The World Bank produces a very detailed report on the “resolving insolvency” regimes. See the exhibit below for Europe.
Successful initiatives are currently underway together with a new report from the EC expected in mid-December 2020.
Below we try to summarise the various initiatives:
- The EC ABS plus NPE addendum underlying exposure templates have now come into force but it is too early draw conclusions from the EC NPE Annex 10 regarding data availability and consistency as reporting agents have only just started to fill in the required data;
- In other jurisdictions, specific schemes have been in place for years including the GACS in Italy, or more recently Hercules in Greece. The lesson learned from these two jurisdictions is that it takes time and substantial effort to collect, digitise, and make the information available to interested parties in a given format. There is generally a positive correlation between information availability and price that can be achieved when selling NPLs. However, this is a reiterative process that is costly for both buyers and sellers until both parties can reach an agreement.
- NAMA and Sareb, national asset management agencies, worked well in Ireland and Spain, respectively, focusing on the building stock as well as loans to small and medium enterprises;
Below we provide some high-level ideas that could be considered as a way forward for NPLs.
- The current reporting obligations used across Europe including investors, banks, servicers, rating agencies and other parties should converge into a single standardised, consistent and harmonised template similar to the current optional EBA templates allowing time and effort to produce the information over a period of time. The calibration of the EBA templates is an important step which takes interests from the various parties involved into consideration. A first step toward the creation of an integrated European NPL market is the introduction of a standardised, harmonised, and consistent template similar to the EBA solution. The template would take both the national specificities as well as the availability of the information into consideration particularly for seasoned NPLs.

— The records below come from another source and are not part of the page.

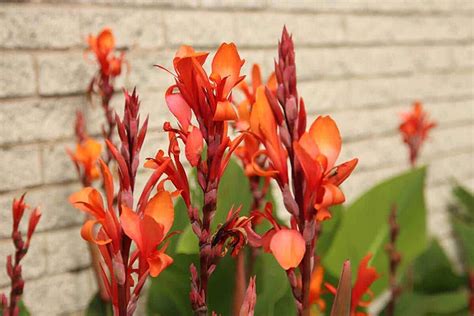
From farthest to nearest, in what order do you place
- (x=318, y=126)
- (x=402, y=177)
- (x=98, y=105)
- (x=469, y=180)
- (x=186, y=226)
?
(x=469, y=180), (x=402, y=177), (x=98, y=105), (x=186, y=226), (x=318, y=126)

- Servicers cannot generally enrich the NPL dataset once an NPL sale is made. This makes it very difficult to perform data enhancements or data modifications over time. That being said, a general dataset should be rolled-out for new NPLs first and then potentially to other NPLs as well as unlikely to pay.
The way forward is not easy but if Hannibal managed to cross the Alps without roads accompanied by elephants in 218 BC, we can surely plow a new path for NPLs in 2021.